▶ _Text extract_:
Exhibition review: Lovers and Misfits

Photographic portraits of the seminal punk movement in Australia.

Melbourne’s come a long way, baby. At the Monash Gallery of Art in suburban Wheeler’s Hill, a photography exhibition documents the Australian punk scene’s first wave during the 1970s. Curated by the ever edgy Angela Connor, the exhibition Lovers and Misfits showcases the work of Peter Milne, who is best known for his commercial photography and his photographs of the Melbourne International Comedy Festival. It also features some surprising glimpses into the early days of some of our best known celebrities. 

Photography is a medium that can stretch a glimpse into a longer viewing. The iconic critic (and lover of Rolling Stone portraitist Annie Leibovitz) Susan Sontag said every photograph is like a murder because it stops time, and turns a subject into an object. If that’s true, then Lovers and Misfits offers a murder on the dance floor as it shows us music in bloom, close up and backstage.

While many of the photographs are unposed and taken from barbecues or parties, images such as the portrait of Tracey Shepard and Pierre Sutcliffe show how women were applying the lessons of second wave feminism and challenging the male gaze. Connor’s introduction itself points out how this exhibition gives voice to the forgotten women of punk, an otherwise male-dominated movement.

One of the interesting things to note is that all the curatorial labels are reproduced in a font of the artist’s own handwriting, which adds a personal touch.

▶ _Exercise set_:
1. In the exhibition review, whose photographs does Lovers and Misfits showcase?
2. Write the next part of the review of Lovers and Misfits, picking up after its final sentence.

▶ _Rows_:

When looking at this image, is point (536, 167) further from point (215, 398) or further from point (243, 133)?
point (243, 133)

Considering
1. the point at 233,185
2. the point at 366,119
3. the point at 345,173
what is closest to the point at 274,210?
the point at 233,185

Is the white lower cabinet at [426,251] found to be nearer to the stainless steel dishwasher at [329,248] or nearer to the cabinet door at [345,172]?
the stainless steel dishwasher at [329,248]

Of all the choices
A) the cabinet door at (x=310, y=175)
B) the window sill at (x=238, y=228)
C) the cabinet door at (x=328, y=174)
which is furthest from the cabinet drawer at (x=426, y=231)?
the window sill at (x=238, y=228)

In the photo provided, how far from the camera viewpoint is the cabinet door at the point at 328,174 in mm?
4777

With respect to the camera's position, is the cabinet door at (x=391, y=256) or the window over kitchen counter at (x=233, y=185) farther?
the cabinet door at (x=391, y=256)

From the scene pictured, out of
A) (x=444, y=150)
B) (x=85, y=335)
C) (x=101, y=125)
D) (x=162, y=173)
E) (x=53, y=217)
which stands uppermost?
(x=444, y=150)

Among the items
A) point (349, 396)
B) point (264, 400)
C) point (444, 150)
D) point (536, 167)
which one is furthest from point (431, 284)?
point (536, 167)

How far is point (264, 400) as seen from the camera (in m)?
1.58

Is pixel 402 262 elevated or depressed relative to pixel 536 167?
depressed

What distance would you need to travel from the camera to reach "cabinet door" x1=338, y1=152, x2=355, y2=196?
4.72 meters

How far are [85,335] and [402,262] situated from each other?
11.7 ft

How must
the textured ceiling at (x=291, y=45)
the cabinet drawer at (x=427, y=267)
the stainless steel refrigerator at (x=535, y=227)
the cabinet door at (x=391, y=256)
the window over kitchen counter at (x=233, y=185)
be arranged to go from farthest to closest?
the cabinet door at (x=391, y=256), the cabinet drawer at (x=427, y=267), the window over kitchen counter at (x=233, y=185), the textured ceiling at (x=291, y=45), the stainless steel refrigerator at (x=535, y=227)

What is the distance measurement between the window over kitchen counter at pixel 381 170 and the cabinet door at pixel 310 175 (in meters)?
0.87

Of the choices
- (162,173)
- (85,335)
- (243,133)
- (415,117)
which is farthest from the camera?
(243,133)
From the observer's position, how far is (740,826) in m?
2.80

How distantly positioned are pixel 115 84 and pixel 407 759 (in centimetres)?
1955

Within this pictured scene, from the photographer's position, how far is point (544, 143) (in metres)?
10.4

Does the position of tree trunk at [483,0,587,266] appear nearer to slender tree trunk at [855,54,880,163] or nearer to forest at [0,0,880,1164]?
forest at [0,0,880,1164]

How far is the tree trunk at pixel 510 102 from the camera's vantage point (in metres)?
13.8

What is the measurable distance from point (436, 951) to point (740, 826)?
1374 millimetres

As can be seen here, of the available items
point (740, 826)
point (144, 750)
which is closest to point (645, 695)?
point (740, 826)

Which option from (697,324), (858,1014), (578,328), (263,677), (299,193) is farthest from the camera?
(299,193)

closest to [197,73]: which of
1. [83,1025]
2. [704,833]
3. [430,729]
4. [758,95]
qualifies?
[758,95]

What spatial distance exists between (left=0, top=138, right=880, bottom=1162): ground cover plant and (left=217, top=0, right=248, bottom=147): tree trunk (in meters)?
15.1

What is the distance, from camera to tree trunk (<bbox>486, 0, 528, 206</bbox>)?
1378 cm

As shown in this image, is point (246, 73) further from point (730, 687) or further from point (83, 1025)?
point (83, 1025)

▶ _Final results_:
1. Peter Milne's

2.
The informality of the photos is made even more lively by the technology that created them. In the pre-digital era, photographs were printed onto negatives, which were developed in darkrooms with the option of printing onto slides and looking at a projected image of illuminated light. Milne says this is his preferred way of working and, if it seems romantic in the digital age, it can sometimes be a fumbling romance. One portrait of Anita Lane contains a smudge on the lip transmitted through the development process, which makes this found portrait seem like an art photo from the Camden punk scene in London. 

If there is the occasional mistake, that’s part of the charm of an exhibition that shows us what an image was when we were still making them by hand. To be fair Lovers and Misfits is also a display of Milne learning his craft, with all the improvisation and the margin for error that entails.

Read: Theatre review: A Simple Act of Kindness

Most captivating are the found images of everyday people, but you may see some faces you know, for instance Nick Cave, in the days before the Bad Seeds. The question on everybody’s lips: what’s Nick Cave like? Lovely, apparently. But you’ll have to see for yourself. 

Lovers and Misfits by Peter Milne
Monash Gallery of Art

Curated by Angela Connor
Lovers and Misfits will be on display until 15 January 2023.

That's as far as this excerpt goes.